Aboard The Queen Victoria
"Welcome to my office," Capt. Paul Wright said as he opened the security door to the bridge of the Queen Victoria. Through the expanse of windows, the ocean seemed endless, glimmering in the sun.
It was, as it turned out, the calm before the storm.
FOR THE RECORD:
Queen Victoria: A story in Sunday's Travel section on the new Queen Victoria ocean liner incorrectly referred to passenger Michelle Grant of Santa Monica as a travel manager. She is a talent manager. —
The captain, a genial chap from Cornwall, England, was soon laughing about the rumors aboard Cunard's newest ocean liner.
No, he assured me, no one had been lost overboard. And had I seen the reports in the British tabloids blaming every glitch on this, the ship's second voyage, on the "Curse of Camilla," Prince Charles' wife, the first non-monarch to christen a Cunard queen in nearly 75 years?

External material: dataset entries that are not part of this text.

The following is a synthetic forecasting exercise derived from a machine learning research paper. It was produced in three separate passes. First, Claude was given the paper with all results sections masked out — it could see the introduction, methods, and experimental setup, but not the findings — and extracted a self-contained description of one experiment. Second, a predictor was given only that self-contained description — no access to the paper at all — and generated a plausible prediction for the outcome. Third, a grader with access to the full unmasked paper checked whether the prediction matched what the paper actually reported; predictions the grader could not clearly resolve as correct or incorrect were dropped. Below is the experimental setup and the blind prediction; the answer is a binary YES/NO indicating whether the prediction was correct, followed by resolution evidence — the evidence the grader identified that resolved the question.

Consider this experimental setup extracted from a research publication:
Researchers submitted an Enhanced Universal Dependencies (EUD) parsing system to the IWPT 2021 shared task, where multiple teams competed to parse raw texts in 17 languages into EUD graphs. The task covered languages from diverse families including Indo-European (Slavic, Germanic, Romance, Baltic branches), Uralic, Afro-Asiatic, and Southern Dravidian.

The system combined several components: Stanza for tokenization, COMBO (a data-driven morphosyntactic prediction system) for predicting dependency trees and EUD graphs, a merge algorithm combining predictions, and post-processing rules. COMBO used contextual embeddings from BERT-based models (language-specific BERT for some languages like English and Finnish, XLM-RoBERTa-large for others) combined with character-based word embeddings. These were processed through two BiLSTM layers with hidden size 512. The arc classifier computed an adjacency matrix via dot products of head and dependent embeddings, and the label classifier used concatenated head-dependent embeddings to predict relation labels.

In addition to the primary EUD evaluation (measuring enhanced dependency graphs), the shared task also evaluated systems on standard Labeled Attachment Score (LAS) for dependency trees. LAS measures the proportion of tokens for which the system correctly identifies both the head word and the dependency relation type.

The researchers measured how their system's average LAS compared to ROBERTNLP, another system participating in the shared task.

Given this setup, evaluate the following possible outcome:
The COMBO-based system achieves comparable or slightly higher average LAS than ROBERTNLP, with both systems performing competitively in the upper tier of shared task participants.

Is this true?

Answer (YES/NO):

This Queen Victoria did have its share of bad luck, but that aside, I preferred it to the Queen Mary 2, which I accompanied on its maiden voyage to the Caribbean in 2004.
Like the Mary, the Victoria is an ocean-worthy liner (a liner generally makes oceanic crossings and may not return to its port of embarkation for some time), rather than a cruise ship (which generally leaves from and returns to the same port or one close to it). Purists sometimes dismiss cruise ships as clusters of floating flats.
The Victoria's signature black and red livery and elongated bow identify it immediately as a Cunard ship, but it is no mini-Mary.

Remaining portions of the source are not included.